The following sections discuss each change.

Configure the distributed strategy#

Ray Train offers several sub-classed distributed strategies for Lightning. These strategies retain the same argument list as their base strategy classes. Internally, they configure the root device and the distributed sampler arguments.

 import lightning.pytorch as pl
-from pl.strategies import DDPStrategy
+import ray.train.lightning

 def train_func():
     ...
     trainer = pl.Trainer(
         ...
-        strategy=DDPStrategy(),
+        strategy=ray.train.lightning.RayDDPStrategy(),
         ...
     )
     ...

Configure the Ray cluster environment plugin#

Ray Train also provides a RayLightningEnvironment class as a specification for the Ray Cluster. This utility class configures the worker’s local, global, and node rank and world size.

 import lightning.pytorch as pl
-from pl.plugins.environments import LightningEnvironment
+import ray.train.lightning

 def train_func():
     ...
     trainer = pl.Trainer(
         ...
-        plugins=[LightningEnvironment()],
+        plugins=[ray.train.lightning.RayLightningEnvironment()],
         ...
     )
     ...

Configure parallel devices#

In addition, Ray TorchTrainer has already configured the correct CUDA_VISIBLE_DEVICES for you. One should always use all available GPUs by setting devices="auto" and acelerator="auto".

 import lightning.pytorch as pl

 def train_func():
     ...
     trainer = pl.Trainer(
         ...
-        devices=[0,1,2,3],
+        devices="auto",
+        accelerator="auto",
         ...
     )
     ...

Report checkpoints and metrics#

To persist your checkpoints and monitor training progress, add a ray.train.lightning.RayTrainReportCallback utility callback to your Trainer.

 import lightning.pytorch as pl
 from ray.train.lightning import RayTrainReportCallback

 def train_func():
     ...
     trainer = pl.Trainer(
         ...
-        callbacks=[...],
+        callbacks=[..., RayTrainReportCallback()],
     )
     ...

Reporting metrics and checkpoints to Ray Train enables you to support fault-tolerant training and hyperparameter optimization.

You can also configure asynchronous checkpointing and asynchronous validation through the callback.
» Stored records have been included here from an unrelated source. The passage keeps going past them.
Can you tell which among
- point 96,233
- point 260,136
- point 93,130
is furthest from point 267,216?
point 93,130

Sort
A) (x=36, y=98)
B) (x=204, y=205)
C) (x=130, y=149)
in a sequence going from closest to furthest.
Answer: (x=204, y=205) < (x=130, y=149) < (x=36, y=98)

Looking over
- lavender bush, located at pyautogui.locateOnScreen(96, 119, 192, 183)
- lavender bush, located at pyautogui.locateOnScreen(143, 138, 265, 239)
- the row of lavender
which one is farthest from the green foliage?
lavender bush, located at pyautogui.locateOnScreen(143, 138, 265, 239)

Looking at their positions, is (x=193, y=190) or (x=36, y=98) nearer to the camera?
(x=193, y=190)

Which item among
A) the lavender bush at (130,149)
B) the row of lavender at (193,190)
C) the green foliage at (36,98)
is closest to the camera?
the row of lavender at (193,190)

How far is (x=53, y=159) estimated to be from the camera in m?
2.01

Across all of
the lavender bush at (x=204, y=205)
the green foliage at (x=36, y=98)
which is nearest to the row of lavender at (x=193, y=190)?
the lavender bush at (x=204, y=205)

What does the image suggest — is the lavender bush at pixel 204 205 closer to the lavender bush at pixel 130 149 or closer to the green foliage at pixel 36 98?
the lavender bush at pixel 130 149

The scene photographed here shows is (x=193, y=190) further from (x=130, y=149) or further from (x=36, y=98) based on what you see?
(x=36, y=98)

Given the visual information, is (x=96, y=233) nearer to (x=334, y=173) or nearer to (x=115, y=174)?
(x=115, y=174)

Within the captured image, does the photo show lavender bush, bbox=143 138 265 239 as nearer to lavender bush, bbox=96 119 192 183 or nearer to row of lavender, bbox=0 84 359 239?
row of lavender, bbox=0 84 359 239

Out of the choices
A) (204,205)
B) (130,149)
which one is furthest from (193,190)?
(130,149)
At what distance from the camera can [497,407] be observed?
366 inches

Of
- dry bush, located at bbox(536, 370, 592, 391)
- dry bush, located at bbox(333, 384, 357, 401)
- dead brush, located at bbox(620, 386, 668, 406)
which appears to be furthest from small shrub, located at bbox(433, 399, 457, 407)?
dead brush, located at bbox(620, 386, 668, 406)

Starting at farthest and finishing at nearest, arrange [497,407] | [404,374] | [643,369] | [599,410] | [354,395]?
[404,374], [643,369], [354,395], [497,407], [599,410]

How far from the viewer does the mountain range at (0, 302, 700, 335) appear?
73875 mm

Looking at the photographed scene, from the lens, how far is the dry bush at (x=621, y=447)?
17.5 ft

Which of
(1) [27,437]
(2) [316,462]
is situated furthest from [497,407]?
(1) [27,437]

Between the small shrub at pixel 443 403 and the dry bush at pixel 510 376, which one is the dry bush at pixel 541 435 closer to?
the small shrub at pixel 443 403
The checkpoint_upload_mode flag offloads checkpoint uploading to a Ray Train managed background thread instead of blocking the Lightning training loop. The validation flag launches an asynchronous Ray task to validate the checkpoint instead of running validation_step synchronously in the training workers. Note that this is incompatible with Lightning’s AsyncCheckpointIO plugin because Ray Train needs to control the upload thread in order to wait for it to finish before committing the checkpoint.

 import lightning.pytorch as pl
 from ray.train.lightning import RayTrainReportCallback
+from ray.train import CheckpointUploadMode
+from ray.train import ValidationConfig, ValidationTaskConfig

 def train_func():
     ...
     trainer = pl.Trainer(
         ...
-        callbacks=[..., RayTrainReportCallback()],
+        callbacks=[..., RayTrainReportCallback(
+            checkpoint_upload_mode=CheckpointUploadMode.ASYNC,
+            validation=ValidationTaskConfig(fn_kwargs={}),
+        )],
     )
     ...

+def validation_fn(checkpoint):
+    # Load and validate the checkpoint, return metrics.
+    return {"val_score": ...}
+
+trainer = TorchTrainer(
+    train_func,
+    validation_config=ValidationConfig(fn=validation_fn),
+    ...
+)

Note that the ray.train.lightning.RayTrainReportCallback class only provides a simple implementation, and can be further customized.

Prepare your Lightning Trainer#

Finally, pass your Lightning Trainer into prepare_trainer() to validate your configurations.

 import lightning.pytorch as pl
 import ray.train.lightning

 def train_func():
     ...
     trainer = pl.Trainer(...)
+    trainer = ray.train.lightning.prepare_trainer(trainer)
     ...

Configure scale and GPUs#

Outside of your training function, create a ScalingConfig object to configure:

num_workers - The number of distributed training worker processes.
use_gpu - Whether each worker should use a GPU (or CPU).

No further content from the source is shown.